Securities regulators said they believed there were widespread sales abuses in the mutual fund industry after a probe showed many funds were paying extra commissions to brokers to promote their products to investors.

The Securities and Exchange Commission, the chief US financial regulator, said it was now conducting active investigations of eight broker-dealers and 12 mutual fund companies as a result of the findings and planned to examine dozens more. The SEC will also review whether directors at those funds were aware of the arrangements.

The preliminary findings come as the SEC is to discuss new proposals at a meeting today that would force brokers and fund companies to share more information with investors about fees and potential conflicts of interest in their sales arrangements.

"A customer has a right to know where the incentive is [for the broker]," Stephen Cutler, the SEC's head of enforcement said.

The latest findings come as the $7,000bn mutual fund industry is already suffering from a series of trading scandals that have led to criminal investigations and the threat of new regulation from Congress.
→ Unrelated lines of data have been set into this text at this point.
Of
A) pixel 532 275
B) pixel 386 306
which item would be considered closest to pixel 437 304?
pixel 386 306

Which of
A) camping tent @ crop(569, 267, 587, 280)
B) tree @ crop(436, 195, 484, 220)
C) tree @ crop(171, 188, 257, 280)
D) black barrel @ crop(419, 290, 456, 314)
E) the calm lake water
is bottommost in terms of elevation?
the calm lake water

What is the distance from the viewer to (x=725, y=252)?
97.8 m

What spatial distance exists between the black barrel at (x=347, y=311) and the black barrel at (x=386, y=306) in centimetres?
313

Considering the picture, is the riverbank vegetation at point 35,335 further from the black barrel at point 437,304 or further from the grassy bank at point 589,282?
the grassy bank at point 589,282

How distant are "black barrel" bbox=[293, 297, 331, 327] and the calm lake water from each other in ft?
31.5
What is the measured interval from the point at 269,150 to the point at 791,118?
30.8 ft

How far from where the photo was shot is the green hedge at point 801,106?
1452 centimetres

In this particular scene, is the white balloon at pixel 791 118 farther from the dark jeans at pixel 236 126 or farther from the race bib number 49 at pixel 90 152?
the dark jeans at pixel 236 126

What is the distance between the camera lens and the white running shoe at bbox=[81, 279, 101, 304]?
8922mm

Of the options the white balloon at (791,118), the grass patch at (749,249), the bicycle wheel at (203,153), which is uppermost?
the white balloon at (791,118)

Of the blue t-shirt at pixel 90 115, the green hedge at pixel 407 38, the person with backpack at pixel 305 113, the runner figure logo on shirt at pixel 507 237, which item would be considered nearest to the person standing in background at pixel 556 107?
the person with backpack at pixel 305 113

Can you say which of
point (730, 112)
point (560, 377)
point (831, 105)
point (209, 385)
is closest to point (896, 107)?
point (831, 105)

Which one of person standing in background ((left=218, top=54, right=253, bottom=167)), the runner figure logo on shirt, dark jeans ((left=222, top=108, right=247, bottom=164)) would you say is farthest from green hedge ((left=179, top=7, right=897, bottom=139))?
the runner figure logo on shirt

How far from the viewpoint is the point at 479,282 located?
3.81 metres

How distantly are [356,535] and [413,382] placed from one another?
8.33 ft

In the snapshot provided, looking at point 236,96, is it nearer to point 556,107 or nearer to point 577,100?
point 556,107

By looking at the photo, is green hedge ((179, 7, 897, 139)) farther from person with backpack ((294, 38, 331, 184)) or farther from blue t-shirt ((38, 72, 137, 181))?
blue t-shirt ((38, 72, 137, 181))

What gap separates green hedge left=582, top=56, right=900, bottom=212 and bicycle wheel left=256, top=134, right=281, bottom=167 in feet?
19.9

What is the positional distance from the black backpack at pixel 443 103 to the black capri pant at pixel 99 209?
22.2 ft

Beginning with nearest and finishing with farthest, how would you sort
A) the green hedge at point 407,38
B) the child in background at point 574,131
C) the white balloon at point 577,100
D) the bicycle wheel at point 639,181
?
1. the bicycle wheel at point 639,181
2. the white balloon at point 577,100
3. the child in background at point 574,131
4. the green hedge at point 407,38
The findings follow a case last November in which the SEC imposed a $50m settlement on Morgan Stanley for failing to disclose to investors certain kickbacks that were paid to its brokers to promote particular mutual funds.

The SEC probe of so-called "revenue sharing" practices was initiated last April amid concerns that funds were using aggressive tactics to gain shelf space at broker dealers.

The probe revealed that 14 of 15 brokers that the government examined had received cash payments from funds and that 10 of them had accepted extra trading commissions.

The payments amounted to between $50 and $400 for every new $100,000 mutual fund sale, and then up to $250 for every year those assets remained invested in the fund.

In some cases, the funds paid what are known as "step-outs", in which part of their trading commissions would be directed to brokers that had not executed trades for them but had helped distribute their products.

In exchange for such payments, 13 of the 15 brokers appeared to grant special promotion to those funds, according to the SEC.

"These examinations indicate to us that revenue sharing is a very common practice in the mutual fund industry," said Lori Richards, the director of the SEC's office of compliance and inspections.

Ms Richards said that most mutual fund companies repeatedly denied to her staff that they used broker commissions to pay for distribution.

The new rules to be proposed will force funds and broker-dealers both to publish fee information that can be compared across the industry.